The proposed facility would be built within a 1,209-acre property that Larry Silver has owned for nearly a decade. The land, which isn't far from the Spotsylvania County line, is adjacent to Fort A.P. Hill and the historic Moss Neck Manor.
Plans for the facility call for a 12-room lodge with a dining area, conference and meeting spaces, and other amenities, said Silver Cos. principal Jud Honaker. Additional cottages could be built to provide more lodging. The main lodge would be about 7,100 feet off U.S. 17.
Silver Cos. officials envision that the facility could be used for corporate retreats and other special events for up to about 40 people. There would be recreational activities including hunting and clay pigeon shooting, as well as fishing, canoeing and swimming on a lake that is part of the property.

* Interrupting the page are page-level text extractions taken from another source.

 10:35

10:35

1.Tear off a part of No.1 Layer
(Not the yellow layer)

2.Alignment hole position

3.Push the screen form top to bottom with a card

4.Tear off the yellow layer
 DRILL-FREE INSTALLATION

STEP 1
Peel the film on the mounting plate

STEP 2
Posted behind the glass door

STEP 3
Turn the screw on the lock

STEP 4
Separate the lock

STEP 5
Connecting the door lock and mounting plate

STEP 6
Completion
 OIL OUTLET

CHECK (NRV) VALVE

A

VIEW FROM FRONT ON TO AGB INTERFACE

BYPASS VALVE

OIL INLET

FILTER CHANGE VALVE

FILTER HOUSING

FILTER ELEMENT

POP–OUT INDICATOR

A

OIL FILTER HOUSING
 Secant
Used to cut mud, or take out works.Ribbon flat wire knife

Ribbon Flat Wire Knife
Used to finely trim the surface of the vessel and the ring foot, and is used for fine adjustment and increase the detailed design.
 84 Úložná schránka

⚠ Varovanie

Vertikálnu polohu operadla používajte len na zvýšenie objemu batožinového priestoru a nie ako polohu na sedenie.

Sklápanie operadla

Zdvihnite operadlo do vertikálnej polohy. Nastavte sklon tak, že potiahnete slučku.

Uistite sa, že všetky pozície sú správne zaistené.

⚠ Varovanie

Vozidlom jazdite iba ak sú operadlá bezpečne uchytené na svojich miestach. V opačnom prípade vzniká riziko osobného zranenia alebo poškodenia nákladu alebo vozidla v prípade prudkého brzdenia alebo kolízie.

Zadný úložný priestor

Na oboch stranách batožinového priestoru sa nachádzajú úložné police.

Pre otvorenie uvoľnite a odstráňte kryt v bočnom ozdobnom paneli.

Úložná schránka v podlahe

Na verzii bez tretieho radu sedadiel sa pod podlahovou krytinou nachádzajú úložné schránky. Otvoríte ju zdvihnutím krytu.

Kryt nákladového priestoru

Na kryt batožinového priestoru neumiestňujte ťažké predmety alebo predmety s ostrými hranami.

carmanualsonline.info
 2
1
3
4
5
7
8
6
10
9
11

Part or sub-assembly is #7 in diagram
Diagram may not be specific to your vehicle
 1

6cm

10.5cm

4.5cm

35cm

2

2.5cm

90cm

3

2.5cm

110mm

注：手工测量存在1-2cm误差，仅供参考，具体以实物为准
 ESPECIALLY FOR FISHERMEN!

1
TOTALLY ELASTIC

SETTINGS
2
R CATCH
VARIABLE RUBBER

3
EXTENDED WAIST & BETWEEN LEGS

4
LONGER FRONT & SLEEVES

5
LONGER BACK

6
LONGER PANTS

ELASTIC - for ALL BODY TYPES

Honaker said the Silver Cos. is also working on a separate application to allow Waldorf, Md.-based Chaney Enterprises to mine sand and gravel on a portion of the property near U.S. 17. The mining would ultimately create reclamation lakes that could be incorporated into the water recreational activities offered at the lodge.
The text amendment will be before Caroline's Planning Commission soon, and the Board of Supervisors will later take up the matter. The Silver Cos. is working with Caroline officials on the approval process. Caroline would first need to pass a text amendment that would allow special exception permits to be issued for resorts in areas zoned rural preservation, and Silver would then apply for the permit.
Honaker said his company would start developing the facility soon after receiving approval. He said Larry Silver has long wanted to build that type of corporate retreat, and recently gave company officials the go-ahead to get started. This summer, Honaker said, about 660 cedar, walnut and cherry trees were cut down on the property to be used to construct the lodge.